The answer could be a big no, take only a look at a recent incident involving Twitter’s password recovery feature, which was struck by a bug that caused thousands of personal information such as email addresses and phone numbers to be exposed to attacks.
The incident might be isolated in nature as it did not affect a large number of Twitter users, but it highlighted a certain vulnerability in the social network’s security infrastructure that puts the company in a negative light as its user base continues to grow.
Twitter alerted its affected users only a few days after detecting the data security loophole and even went on to warn users with malicious intent against attempting to take advantage of the situation and access the accounts of other Twitter users.
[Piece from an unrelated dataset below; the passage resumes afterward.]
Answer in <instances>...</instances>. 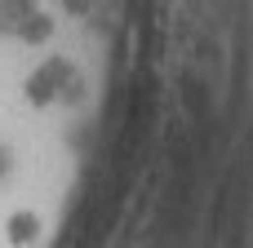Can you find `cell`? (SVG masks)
Instances as JSON below:
<instances>
[{"label": "cell", "mask_w": 253, "mask_h": 248, "mask_svg": "<svg viewBox=\"0 0 253 248\" xmlns=\"http://www.w3.org/2000/svg\"><path fill=\"white\" fill-rule=\"evenodd\" d=\"M84 0H0V67L18 62V53L53 31L67 13H76Z\"/></svg>", "instance_id": "1"}]
</instances>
The bug would have allowed anyone to breach the Twitter account of other users they may know or whose username they may have a previous knowledge about.
The password recovery bug took place at a time when exposure of sensitive website features to attacks is not an unusual thing anymore. In other words, Twitter is not alone in the long list of web services that, in one way or another, had their users’ personally identifiable information exposed to attacks. Facebook is also a frequent victim of such vulnerabilities.
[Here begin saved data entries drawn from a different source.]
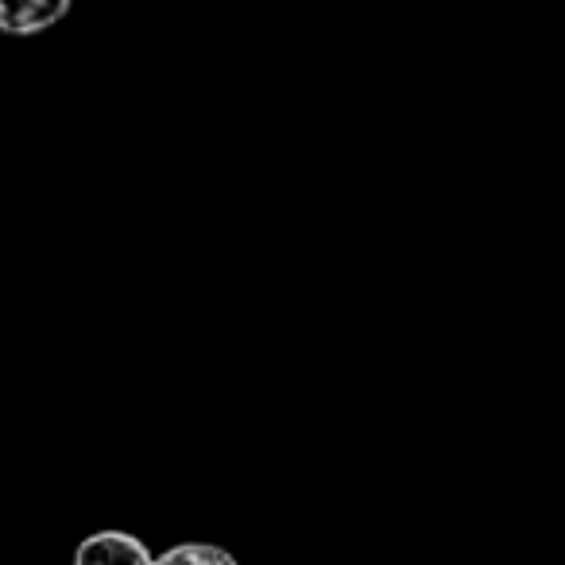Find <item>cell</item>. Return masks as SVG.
Returning <instances> with one entry per match:
<instances>
[{
    "instance_id": "6da1fadb",
    "label": "cell",
    "mask_w": 565,
    "mask_h": 565,
    "mask_svg": "<svg viewBox=\"0 0 565 565\" xmlns=\"http://www.w3.org/2000/svg\"><path fill=\"white\" fill-rule=\"evenodd\" d=\"M74 565H156L151 550L125 531H97L78 542Z\"/></svg>"
},
{
    "instance_id": "7a4b0ae2",
    "label": "cell",
    "mask_w": 565,
    "mask_h": 565,
    "mask_svg": "<svg viewBox=\"0 0 565 565\" xmlns=\"http://www.w3.org/2000/svg\"><path fill=\"white\" fill-rule=\"evenodd\" d=\"M71 17L66 0H0V32L4 35H43Z\"/></svg>"
},
{
    "instance_id": "3957f363",
    "label": "cell",
    "mask_w": 565,
    "mask_h": 565,
    "mask_svg": "<svg viewBox=\"0 0 565 565\" xmlns=\"http://www.w3.org/2000/svg\"><path fill=\"white\" fill-rule=\"evenodd\" d=\"M156 565H236V557L225 546H213V542H182V546L159 554Z\"/></svg>"
}]
</instances>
Also, one infamous incident involving data breach happened recently when pieces of personal information that belonged to the users of online dating website Ashley Madison were breached and it was only a matter of quick Google search before the spouses of those users discovered the acts of infidelity.
What those users did not know was that their email addresses and other personal data were breached not as a direct result of haphazard activities by the hackers, but because of a flaw in the website’s password recovery feature. It would be better then not to rely on the security protocols of most web services, because it appears they still are not taking the security of their users very seriously, however they claim otherwise.
It would help instead to turn to existing industry standards for protecting our cyber credentials such as the multi-factor authentication, which is increasingly growing in adoption and implementation. At present, Twitter provides login verification to users requiring them to input single-use codes sent to their mobile numbers to serve as a secondary factor for authentication. This should be enough to prevent any security breach in the future.